Keith H, if this is your first auto, the simple solution to the ‘it chooses a high gear’ is to simply press harder on the accelerator – the DSG box (like all autos) will change down a gear. No need for manual intervention!

And FWIW, I have a diesel auto. I reach or exceed the published mpg figures with careful (but not unduly slow) driving.
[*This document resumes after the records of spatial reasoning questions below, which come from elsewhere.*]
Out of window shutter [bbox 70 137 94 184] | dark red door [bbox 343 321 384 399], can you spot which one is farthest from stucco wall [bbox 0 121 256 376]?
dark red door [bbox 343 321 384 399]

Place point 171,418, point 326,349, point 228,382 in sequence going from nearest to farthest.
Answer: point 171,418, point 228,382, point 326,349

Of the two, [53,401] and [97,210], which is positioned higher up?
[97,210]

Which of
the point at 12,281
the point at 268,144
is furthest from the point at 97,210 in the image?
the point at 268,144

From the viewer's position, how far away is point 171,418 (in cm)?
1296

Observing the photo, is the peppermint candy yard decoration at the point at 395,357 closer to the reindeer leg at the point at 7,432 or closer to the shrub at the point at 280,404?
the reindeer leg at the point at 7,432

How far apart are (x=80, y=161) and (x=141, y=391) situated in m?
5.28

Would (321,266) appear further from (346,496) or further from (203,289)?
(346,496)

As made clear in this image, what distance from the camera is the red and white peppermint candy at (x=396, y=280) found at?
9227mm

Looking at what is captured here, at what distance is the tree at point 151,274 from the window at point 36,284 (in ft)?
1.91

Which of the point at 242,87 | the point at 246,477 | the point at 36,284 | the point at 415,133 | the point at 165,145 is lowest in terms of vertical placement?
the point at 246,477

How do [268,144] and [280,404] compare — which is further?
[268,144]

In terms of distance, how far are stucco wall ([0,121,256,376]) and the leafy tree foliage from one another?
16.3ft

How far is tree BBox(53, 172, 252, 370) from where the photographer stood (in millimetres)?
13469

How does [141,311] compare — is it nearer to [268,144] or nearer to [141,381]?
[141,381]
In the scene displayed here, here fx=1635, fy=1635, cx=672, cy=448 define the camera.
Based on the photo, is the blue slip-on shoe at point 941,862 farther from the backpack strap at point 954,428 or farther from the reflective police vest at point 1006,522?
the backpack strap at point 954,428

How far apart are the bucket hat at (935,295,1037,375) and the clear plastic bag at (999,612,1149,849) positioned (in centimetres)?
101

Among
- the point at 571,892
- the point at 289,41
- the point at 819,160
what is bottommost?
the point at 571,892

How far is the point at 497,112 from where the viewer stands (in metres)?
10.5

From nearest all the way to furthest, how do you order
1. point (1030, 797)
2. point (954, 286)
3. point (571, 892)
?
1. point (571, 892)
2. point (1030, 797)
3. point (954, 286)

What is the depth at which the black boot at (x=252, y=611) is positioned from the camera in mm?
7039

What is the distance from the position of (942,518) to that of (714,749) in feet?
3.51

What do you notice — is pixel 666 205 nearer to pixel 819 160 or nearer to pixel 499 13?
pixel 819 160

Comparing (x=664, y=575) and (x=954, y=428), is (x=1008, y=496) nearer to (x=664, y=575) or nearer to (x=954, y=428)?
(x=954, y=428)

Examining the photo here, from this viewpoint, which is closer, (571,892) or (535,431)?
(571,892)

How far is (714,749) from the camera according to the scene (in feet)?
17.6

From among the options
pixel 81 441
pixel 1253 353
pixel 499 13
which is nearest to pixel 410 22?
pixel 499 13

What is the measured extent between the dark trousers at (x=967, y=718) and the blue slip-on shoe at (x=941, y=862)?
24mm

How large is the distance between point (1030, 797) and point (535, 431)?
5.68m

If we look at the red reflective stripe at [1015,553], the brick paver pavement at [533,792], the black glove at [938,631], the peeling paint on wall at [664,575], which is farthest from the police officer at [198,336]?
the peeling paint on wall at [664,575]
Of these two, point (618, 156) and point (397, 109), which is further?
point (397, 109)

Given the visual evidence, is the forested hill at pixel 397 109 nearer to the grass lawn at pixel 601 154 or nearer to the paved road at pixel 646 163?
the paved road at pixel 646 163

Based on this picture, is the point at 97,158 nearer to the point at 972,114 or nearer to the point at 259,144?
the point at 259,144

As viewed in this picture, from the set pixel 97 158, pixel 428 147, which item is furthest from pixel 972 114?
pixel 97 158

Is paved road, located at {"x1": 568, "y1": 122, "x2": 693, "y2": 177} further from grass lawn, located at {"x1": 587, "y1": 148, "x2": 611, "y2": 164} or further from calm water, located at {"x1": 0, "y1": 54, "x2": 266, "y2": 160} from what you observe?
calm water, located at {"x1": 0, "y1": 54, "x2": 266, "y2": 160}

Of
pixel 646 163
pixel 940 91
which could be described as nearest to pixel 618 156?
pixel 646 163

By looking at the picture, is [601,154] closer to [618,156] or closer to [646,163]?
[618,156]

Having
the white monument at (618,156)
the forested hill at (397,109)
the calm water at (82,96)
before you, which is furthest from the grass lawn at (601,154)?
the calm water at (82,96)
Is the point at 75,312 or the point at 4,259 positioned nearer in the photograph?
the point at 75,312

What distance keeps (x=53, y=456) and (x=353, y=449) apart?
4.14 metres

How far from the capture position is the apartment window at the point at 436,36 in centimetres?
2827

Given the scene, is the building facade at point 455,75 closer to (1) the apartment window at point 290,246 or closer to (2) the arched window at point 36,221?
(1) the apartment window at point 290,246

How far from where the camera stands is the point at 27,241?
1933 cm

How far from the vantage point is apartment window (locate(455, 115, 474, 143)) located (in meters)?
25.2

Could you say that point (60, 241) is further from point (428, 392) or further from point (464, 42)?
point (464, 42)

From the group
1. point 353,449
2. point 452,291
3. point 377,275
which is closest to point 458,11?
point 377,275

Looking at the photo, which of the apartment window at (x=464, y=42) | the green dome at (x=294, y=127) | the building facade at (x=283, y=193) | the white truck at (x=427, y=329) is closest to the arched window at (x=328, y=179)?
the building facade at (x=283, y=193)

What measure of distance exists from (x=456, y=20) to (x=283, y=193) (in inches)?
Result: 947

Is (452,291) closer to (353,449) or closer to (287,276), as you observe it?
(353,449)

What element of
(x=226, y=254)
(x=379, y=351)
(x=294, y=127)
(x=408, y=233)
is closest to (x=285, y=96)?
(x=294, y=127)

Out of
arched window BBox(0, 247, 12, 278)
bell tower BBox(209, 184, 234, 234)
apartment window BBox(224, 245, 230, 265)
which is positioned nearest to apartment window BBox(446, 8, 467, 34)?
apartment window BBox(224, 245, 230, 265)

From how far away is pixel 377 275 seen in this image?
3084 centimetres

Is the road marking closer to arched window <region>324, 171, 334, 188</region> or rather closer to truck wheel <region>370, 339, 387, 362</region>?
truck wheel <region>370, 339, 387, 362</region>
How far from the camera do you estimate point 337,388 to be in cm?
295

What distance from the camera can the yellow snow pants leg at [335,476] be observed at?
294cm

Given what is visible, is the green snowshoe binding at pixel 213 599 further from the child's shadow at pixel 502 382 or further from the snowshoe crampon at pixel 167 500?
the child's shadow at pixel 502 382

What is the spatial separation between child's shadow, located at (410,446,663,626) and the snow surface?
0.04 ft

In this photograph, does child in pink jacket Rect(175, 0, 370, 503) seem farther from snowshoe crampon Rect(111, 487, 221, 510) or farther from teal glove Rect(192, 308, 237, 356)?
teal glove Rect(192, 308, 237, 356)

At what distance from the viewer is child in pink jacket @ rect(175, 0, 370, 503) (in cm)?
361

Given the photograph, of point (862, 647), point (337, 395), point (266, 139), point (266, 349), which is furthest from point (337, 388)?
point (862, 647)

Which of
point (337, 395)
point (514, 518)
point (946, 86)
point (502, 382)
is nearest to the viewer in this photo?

I’ve long ago concluded that manufacturer’s figures can constitute an **approximate** pecking order, but this order can be **way** wrong if your driving style is very different to the way the official figures are generated (and I’m not implying it’s anyone’s fault – you can’t help it if your commute is in heavy stop-start traffic).

Member
Best Golfer says:
12 June 2013

Regret buying a Mitsibushi Grandis due to disaster dealers service and from the Head Office and due to very high running costs. Petrol tank seem to disappear very quickly probably only 200 miles from a tank costing around £70. Road tax is well over £200 (and i was lucky that my car registration date was just a few days different from another similar car who are paying around £400). Insurance is not cheap either – around £600. Forgot about the depreciation that’s bad as well. But the worst part is Car Parts cost. Had to replace Exhaust and that cost around £400. Really really regretting buying a Mitsibushi car due to the reasons mentioned above.

Member
Steve says:
12 June 2013

Don’t be fooled by the engine size!!

I recently got rid of my 2.0l Vauxhall Insignia for a 1.4l Corsa – BIG mistake.

Fuel consumption on the 1.4l is worse than the Insignia and I see “my” Insignia every day as I sold it to a colleague – choked!!